→ **Задачи**:
A. Переведите на английский язык предложение из текста о филах и фратриях: «Термин «фила» обычно переводят как «племя».»
B. Продолжите текст о филах и фратриях в античной Греции, начав сразу после его последнего предложения.

→ **Фрагмент страницы**:
════════════════════

Сказанное относится и к другим реалиям, которые обычно считают пережиточными элементами родоплеменного быта в античной Греции. Речь идет о филах и фратриях. Однако и здесь сходство мнимое, чисто внешнее. Термин «фила» обычно переводят как «племя». Но далеко не факт, что такое соответствие вполне корректно. Есть, в частности, мнения, что греческие филы – единицы, близкие скорее к индийским варнам, то есть явлению совсем иного порядка. В любом случае вопрос весьма сложен и не может быть однозначно решен при имеющемся состоянии источников. Наконец, фратрия, как весьма убедительно показал в свое время У. Дж. Форрест, является довольно поздним социальным феноменом, возникшим уже в начале I тыс. до н. э. и искусственно соотнесенным с системой родов.

════════════════════

→ **Исходные данные**:
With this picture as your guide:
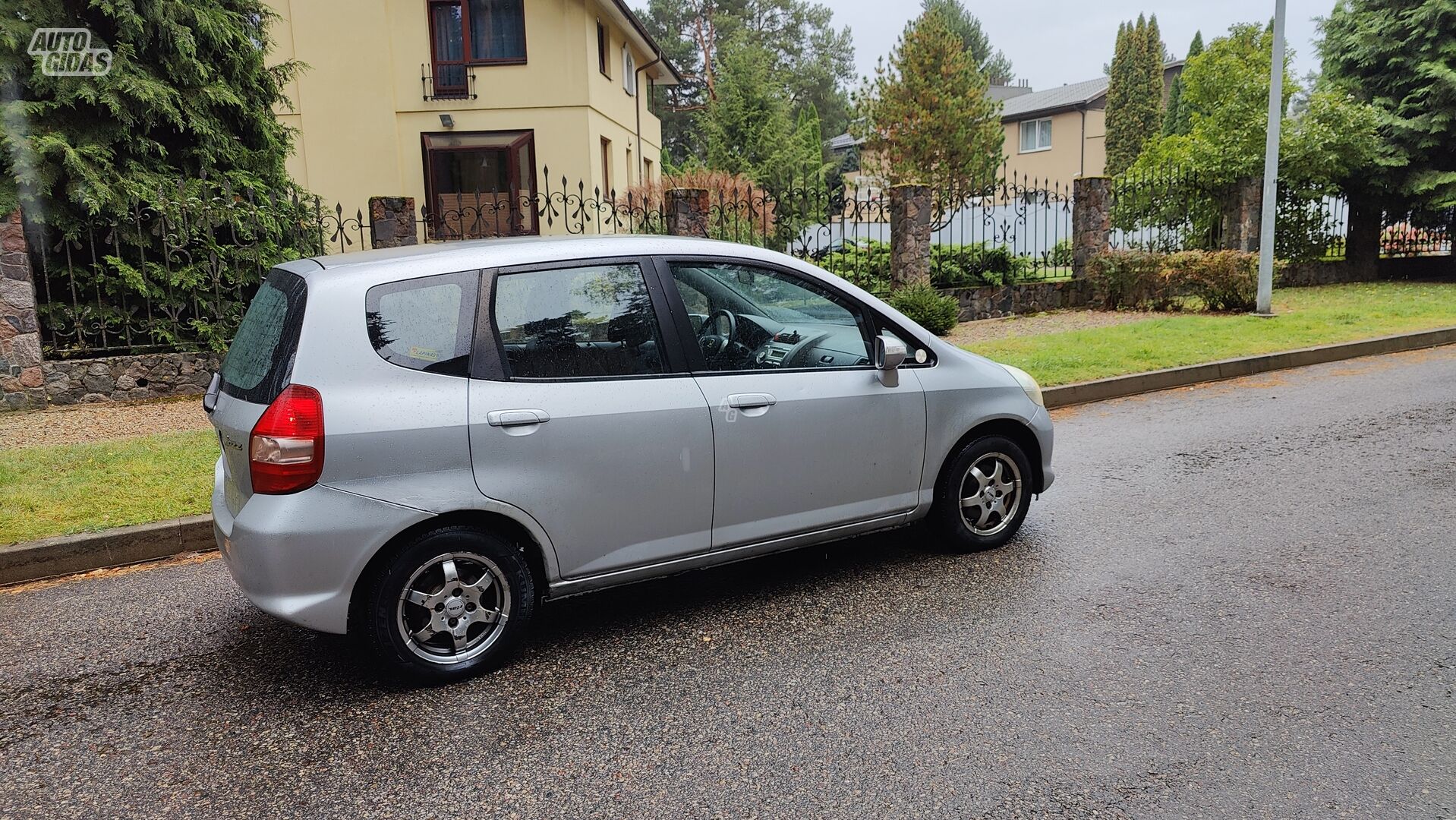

════════════════════

→ **Ответы к упражнению**:
A. The term "phyle" is usually translated as "tribe."

B.
Кстати, следует обратить внимание на следующее важное обстоятельство. В отличие от «классических» ирокезских родов, описанных Морганом и ставших неким эвристическим эталоном, и даже в отличие от римских родов роды греческие включали в себя не всех граждан, а именно только аристократов. Члены фратрии в Афинах делились на «геннетов» и «оргеонов». Первые – это те граждане, которые, по определению, входили в состав родов (γεννῆται – от γένοϚ, «род»), и они же являлись полисной знатью. А семьи оргеонов (незнатных афинян) входили во фратрии напрямую, минуя роды. Родоплеменные структуры в их традиционном понимании подобных ситуаций не предусматривают.

Итак, тезис о вырастании полиса непосредственно из родоплеменного общества в корне неверен. Он просто противоречит фактам, не выдерживает критики ни с исторических, ни со структурных позиций. Полис, повторим, вырос на обломках другой государственности, уже высокоразвитой, погибшей, но оставившей о себе память. И это во многом обусловило специфику полиса.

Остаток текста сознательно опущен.